HS2 is a public infrastructure project, there is a great deal of doubt that it will result in any growth or benefit. Would the money be better spent in other areas.
There might be doubt that HS2 will bring future benefit to economic growth, but at present some of the money the government has put into it is providing jobs, both directly and indirectly, and therefore is entering the domestic economy as workers spend their wages. Not only that, but money will be going to the suppliers of all the materials and machinery being used for the construction, to the contractors carrying out the work etc. etc. etc. It is not being poured into a big black hole. It is circulating in the economy and sustaining people and businesses.
Of course, we don't know how much is going abroad to sustain the businesses of foreign suppliers and we don't know how much is sitting doing nothing in the accounts of profiteering companies and overpaid CEOs and company executives (because the already well off tend not to spend their surplus money into the domestic economy). But every single penny of the money the government is investing in HS2 is being paid to someone and much of it will be benefiting the economy.
Of course, a great deal of that money will be coming back to the state by way of taxation and very likely the wealthier recipients may invest some of their surplus in gilts, which also returns some of the money to the government.
And, the expenditure will show up in our GDP and growth figures.
So, however much the project might be considered as a great white elephant, however much of a loss it might make once it is in operation, the money currently being put into it is benefiting our economy. Money doesn't make moral judgements or judgements of utility or cost effectiveness; it's a completely neutral instrument.

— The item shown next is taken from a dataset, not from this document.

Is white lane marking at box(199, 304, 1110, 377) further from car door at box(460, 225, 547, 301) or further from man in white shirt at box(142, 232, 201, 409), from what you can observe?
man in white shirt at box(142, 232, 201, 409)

What is frustrating is knowing that more money could be spent elsewhere with the same immediate benefit to the economy and arguably better long term outcomes for the economy but the idea that the country has a finite quantity of money constrains it.
And, of course, we have a government which cares nothing for the wellbeing of our citizens and which is ideologically opposed to state spending because it is in the grip of neoclassical economic dogma.